- _ZIEL_: Gib die Zeilen von der Zeile mit „Judging by this“ bis zum Ende der Datensätze unverändert wieder, beide Enden eingeschlossen.

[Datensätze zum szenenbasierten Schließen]
★ ★ ★ ★

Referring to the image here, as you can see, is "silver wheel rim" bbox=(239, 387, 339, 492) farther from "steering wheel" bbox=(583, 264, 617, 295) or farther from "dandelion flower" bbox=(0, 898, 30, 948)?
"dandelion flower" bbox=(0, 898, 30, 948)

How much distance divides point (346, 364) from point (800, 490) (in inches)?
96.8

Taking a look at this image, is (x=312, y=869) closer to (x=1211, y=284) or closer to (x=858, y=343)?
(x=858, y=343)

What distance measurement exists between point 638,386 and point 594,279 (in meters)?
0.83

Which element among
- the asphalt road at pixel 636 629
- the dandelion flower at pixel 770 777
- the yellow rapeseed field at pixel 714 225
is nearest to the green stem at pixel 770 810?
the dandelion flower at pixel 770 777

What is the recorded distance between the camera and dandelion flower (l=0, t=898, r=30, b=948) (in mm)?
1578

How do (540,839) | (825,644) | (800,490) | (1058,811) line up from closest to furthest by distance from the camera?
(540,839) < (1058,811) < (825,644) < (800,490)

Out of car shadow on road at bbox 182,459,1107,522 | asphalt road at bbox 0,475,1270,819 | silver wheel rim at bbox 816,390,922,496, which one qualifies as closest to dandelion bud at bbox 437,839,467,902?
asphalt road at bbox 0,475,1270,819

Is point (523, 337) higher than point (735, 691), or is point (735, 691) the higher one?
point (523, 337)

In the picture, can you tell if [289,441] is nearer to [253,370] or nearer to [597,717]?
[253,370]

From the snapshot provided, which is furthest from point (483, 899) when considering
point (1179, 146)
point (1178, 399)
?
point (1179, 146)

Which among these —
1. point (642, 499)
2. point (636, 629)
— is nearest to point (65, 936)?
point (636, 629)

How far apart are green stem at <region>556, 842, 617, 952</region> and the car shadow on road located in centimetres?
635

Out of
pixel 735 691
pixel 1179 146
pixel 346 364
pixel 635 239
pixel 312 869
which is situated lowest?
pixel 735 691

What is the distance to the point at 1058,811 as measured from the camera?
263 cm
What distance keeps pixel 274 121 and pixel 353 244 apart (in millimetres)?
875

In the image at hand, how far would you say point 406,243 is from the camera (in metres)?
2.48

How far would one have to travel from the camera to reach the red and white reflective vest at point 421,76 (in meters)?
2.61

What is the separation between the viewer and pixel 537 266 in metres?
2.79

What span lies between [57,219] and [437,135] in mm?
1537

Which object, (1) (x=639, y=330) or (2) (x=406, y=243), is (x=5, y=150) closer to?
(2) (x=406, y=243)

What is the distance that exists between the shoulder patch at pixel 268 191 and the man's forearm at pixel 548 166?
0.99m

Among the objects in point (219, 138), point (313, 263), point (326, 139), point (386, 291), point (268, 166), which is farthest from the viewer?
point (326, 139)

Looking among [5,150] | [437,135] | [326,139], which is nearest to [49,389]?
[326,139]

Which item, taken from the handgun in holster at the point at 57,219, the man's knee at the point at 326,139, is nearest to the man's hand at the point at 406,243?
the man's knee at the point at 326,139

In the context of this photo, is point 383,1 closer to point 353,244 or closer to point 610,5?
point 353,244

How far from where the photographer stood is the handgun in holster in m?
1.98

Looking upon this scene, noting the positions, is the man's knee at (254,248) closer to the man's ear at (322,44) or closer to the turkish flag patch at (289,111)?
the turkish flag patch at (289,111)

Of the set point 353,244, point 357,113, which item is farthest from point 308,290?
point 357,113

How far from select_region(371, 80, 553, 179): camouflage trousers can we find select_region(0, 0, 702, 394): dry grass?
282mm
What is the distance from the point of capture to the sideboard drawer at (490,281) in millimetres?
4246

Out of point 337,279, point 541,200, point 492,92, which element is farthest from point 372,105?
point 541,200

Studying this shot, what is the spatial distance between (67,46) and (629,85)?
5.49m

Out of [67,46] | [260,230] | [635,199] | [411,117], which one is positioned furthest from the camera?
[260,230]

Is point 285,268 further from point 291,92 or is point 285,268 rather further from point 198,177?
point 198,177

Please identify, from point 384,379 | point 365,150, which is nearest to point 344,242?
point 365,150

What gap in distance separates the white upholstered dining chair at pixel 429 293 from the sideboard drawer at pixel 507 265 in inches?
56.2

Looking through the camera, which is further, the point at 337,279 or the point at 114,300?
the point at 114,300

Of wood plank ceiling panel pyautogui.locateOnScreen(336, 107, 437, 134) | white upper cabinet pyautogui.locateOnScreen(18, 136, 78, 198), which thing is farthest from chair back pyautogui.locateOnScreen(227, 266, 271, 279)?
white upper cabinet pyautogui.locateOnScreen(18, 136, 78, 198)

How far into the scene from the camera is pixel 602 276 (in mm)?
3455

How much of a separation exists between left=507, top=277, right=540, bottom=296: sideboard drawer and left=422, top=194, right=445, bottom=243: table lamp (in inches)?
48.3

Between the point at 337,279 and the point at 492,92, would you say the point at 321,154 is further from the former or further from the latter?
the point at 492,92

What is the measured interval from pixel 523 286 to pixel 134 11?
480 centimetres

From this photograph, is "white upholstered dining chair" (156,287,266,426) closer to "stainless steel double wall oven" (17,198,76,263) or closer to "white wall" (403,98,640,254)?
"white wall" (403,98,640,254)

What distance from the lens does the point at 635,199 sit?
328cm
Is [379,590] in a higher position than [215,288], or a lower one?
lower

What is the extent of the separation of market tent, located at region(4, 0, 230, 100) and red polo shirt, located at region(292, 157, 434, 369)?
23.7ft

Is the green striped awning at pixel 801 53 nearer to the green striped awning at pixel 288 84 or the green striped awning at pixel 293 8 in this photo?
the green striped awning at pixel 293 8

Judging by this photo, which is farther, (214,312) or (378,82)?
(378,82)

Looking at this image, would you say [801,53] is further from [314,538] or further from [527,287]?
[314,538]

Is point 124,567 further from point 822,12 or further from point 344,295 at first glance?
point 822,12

★ ★ ★ ★

- _ANTWORT_:
Judging by this photo, which is farther, (214,312) or (378,82)?
(378,82)

Looking at this image, would you say [801,53] is further from [314,538] or further from [527,287]?
[314,538]

Is point 124,567 further from point 822,12 or further from point 344,295 at first glance?
point 822,12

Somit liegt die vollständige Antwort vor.